AKBP Imam Setiawan, kepada wartawan di Abepura, Rabu (17/8/2011), mengatakan, sejak penembakan pertama di Kampung Nafri, akhir tahun lalu, pihaknya sudah berhasil mendeteksi dan membuat sketsa wajah pelaku, yang diidentifikasi sebagai Dani Kogoya, dan saat ini masih dalam pengejaran.

"DK ini juga yang kembali melakukan aksi serupa awal bulan Agustus ini, yang mengakibatkan empat orang tewas. DK dan kelompoknya sedang dalam pengejaran, dan diharapkan bisa segera tertangkap," katanya.

Menurut Kapolresta, identitas DK dan kelompoknya yang berjumlah 19 orang sudah dikantongi pihak berwajib dari dokumen rahasia mereka yang berhasil diamankan.

Dia mengatakan, dokumen itu lengkap mencakup semua nama dan identitas kelompok Dani Kogoya.

AKBP Imam Setiawan juga mengharapkan kerja sama dan bantuan semua pihak untuk menangkap sang pelaku.

Anggota Dewan Perwakilan Daerah asal Papua, Poppy Maipauw, dengan tegas mendesak aparat keamanan segera mengungkap tuntas kasus penembakan di Nafri itu.

Dia bahkan menilai, terulangnya kasus penembakan di lokasi yang sama, bisa diartikan sebagai lemahnya pihak intelijen dalam bekerja. Padahal di Jayapura, hampir semua satuan intelijen ada di sana.

Dia bahkan menantang Kapolda Papua yang baru dilantik beberapa waktu lalu, Irjen Bigman Lumban Tobing, agar bisa mengungkap kasus itu sebagai prestasi awal tugasnya.

"Tak usah bicara jauh-jauh di Puncak Jaya, ini ada kasus depan mata kita, di Kota Jayapura. Ayo Kapolda baru, harus bisa ungkap ini tanpa alasan apa pun karena ini dalam kota," kata Poppy Maipauw.

Desakan serupa juga datang dari para aktivis hak asasi manusia (HAM) di Papua, yakni Koalisi Pembela Hak Asasi Manusia, yang merupakan gabungan dari Kontras, Aliansi Demokrasi untuk Papua, Komnas HAM Papua, Lembaga Bantuan Hukum, dan beberapa organisasi pekerja HAM lainnya.

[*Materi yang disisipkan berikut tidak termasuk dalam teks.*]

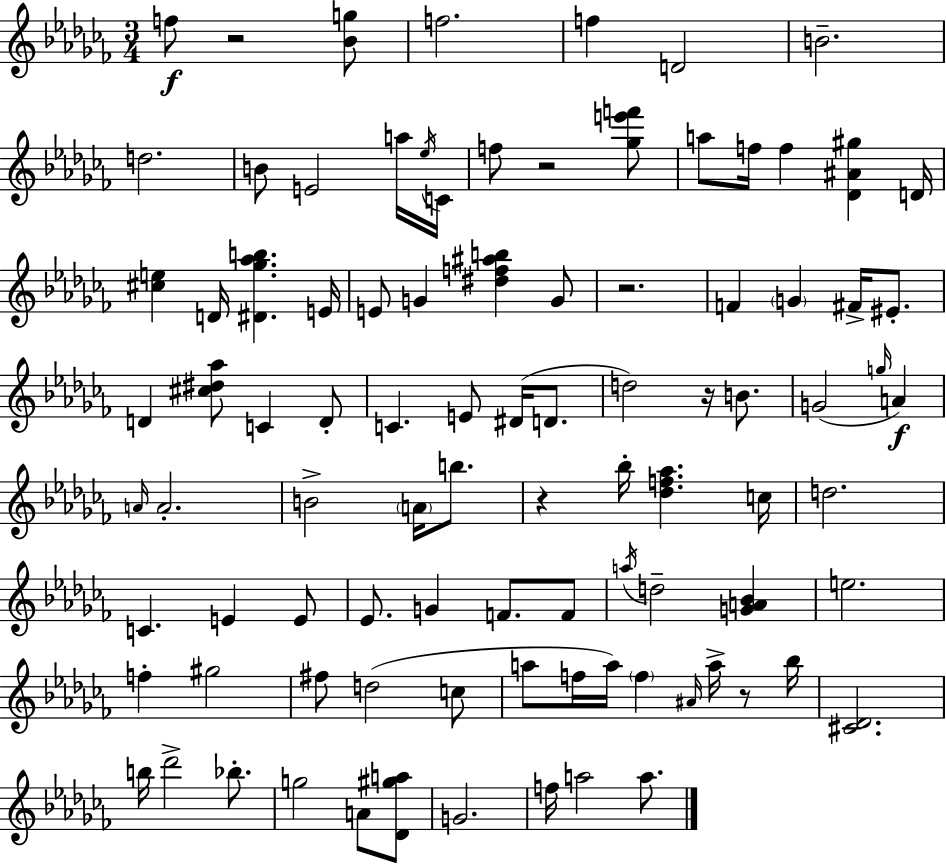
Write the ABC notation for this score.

X:1
T:Untitled
M:3/4
L:1/4
K:Abm
f/2 z2 [_Bg]/2 f2 f D2 B2 d2 B/2 E2 a/4 _e/4 C/4 f/2 z2 [_ge'f']/2 a/2 f/4 f [_D^A^g] D/4 [^ce] D/4 [^D_g_ab] E/4 E/2 G [^df^ab] G/2 z2 F G ^F/4 ^E/2 D [^c^d_a]/2 C D/2 C E/2 ^D/4 D/2 d2 z/4 B/2 G2 g/4 A A/4 A2 B2 A/4 b/2 z _b/4 [_df_a] c/4 d2 C E E/2 _E/2 G F/2 F/2 a/4 d2 [GA_B] e2 f ^g2 ^f/2 d2 c/2 a/2 f/4 a/4 f ^A/4 a/4 z/2 _b/4 [^C_D]2 b/4 _d'2 _b/2 g2 A/2 [_D^ga]/2 G2 f/4 a2 a/2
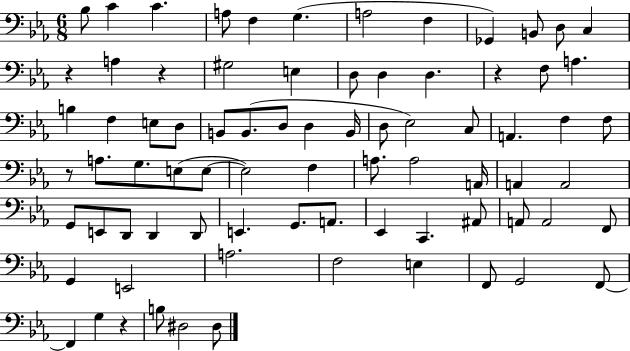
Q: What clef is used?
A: bass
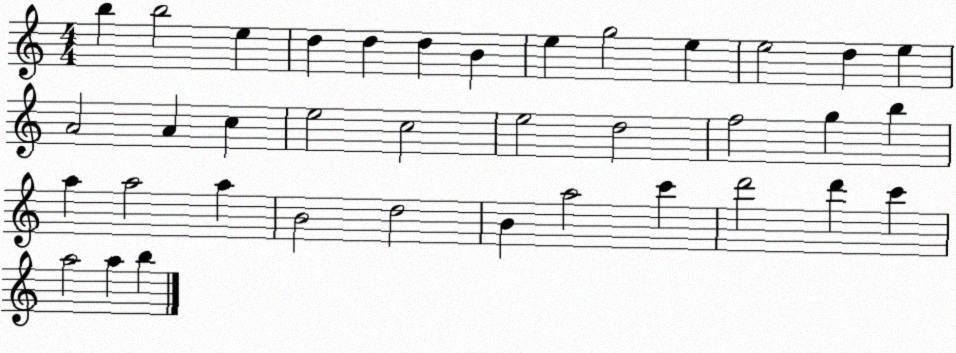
X:1
T:Untitled
M:4/4
L:1/4
K:C
b b2 e d d d B e g2 e e2 d e A2 A c e2 c2 e2 d2 f2 g b a a2 a B2 d2 B a2 c' d'2 d' c' a2 a b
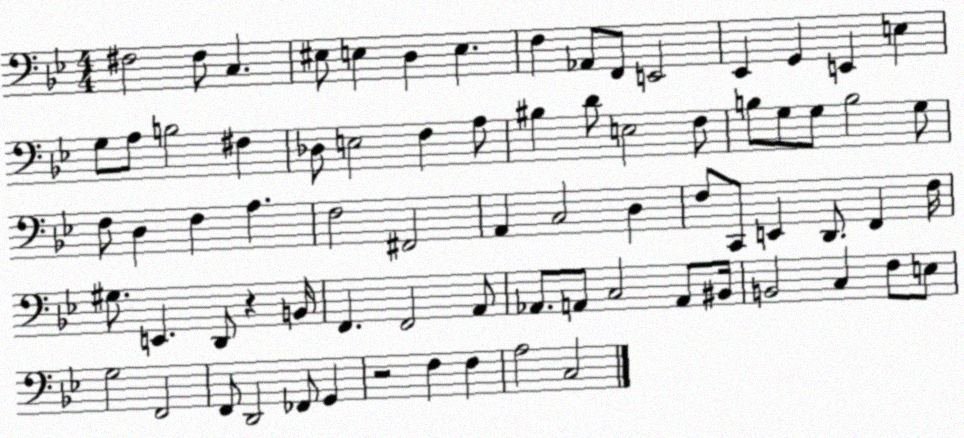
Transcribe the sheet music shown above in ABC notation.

X:1
T:Untitled
M:4/4
L:1/4
K:Bb
^F,2 ^F,/2 C, ^E,/2 E, D, E, F, _A,,/2 F,,/2 E,,2 _E,, G,, E,, E, G,/2 A,/2 B,2 ^F, _D,/2 E,2 F, A,/2 ^B, D/2 E,2 F,/2 B,/2 G,/2 G,/2 B,2 G,/2 F,/2 D, F, A, F,2 ^F,,2 A,, C,2 D, F,/2 C,,/2 E,, D,,/2 F,, F,/4 ^G,/2 E,, D,,/2 z B,,/4 F,, F,,2 A,,/2 _A,,/2 A,,/2 C,2 A,,/2 ^B,,/4 B,,2 C, F,/2 E,/2 G,2 F,,2 F,,/2 D,,2 _F,,/2 G,, z2 F, F, A,2 C,2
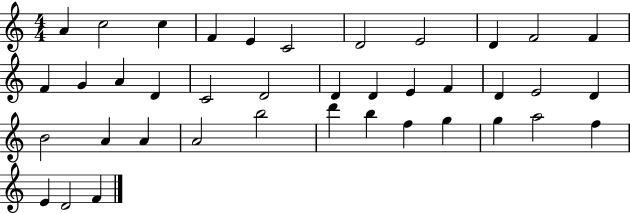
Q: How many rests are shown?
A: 0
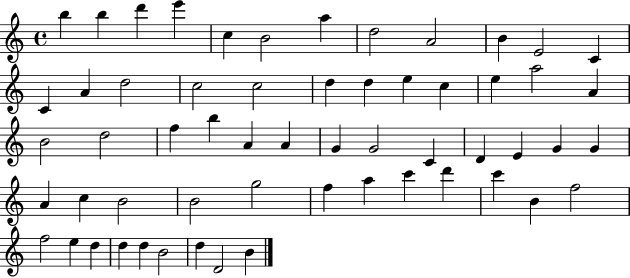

Koordinator Kontras Papua, Olga Hamadi, didampingi Wakil Komnas HAM Papua Matius Murib, Jusman dari ALDP, Penias Lokbere, Konores, dan beberapa aktivis lainnya, meminta agar kasus itu segera diungkapkan hingga tuntas.

Pekerja HAM juga mengingatkan agar aparat keamanan menggunakan cara-cara profesional dalam penuntasan pengusutan kasus Nafri tersebut.

Jusman dari ALDP mengatakan, pengerahan 300 personel gabungan TNI/Polri menyisir lokasi bukanlah menunjukkan sikap tidak profesional. Hanya, hal itu dianggap terlalu berlebihan di tengah situasi yang bukan darurat militer. Terlebih lagi, masyarakat setempat yang juga sebagai petani di perbukitan tempat penyisiran menjadi kurang nyaman beraktivitas.

"Aparat dalam kinerjanya juga harus peka terhadap kebudayaan asli di sini. Masyarakat sipil kadang jalan membawa parang serta busur dan anak panah. Jangan sampai salah mengambil sikap sehingga memperburuk citranya, seperti yang pernah terjadi," ujar Jusman.

"Kami juga akan membentuk tim investigasi terkait kasus ini," kata Matius Murib.

Ibarat kata, seluruh masyarakat Papua yang terkenal dengan istilah "Tanah Damai" saat ini sungguh "Menanti Ujung Tabir Teror Jayapura" dan berharap damai selalu dalam kehidupannya.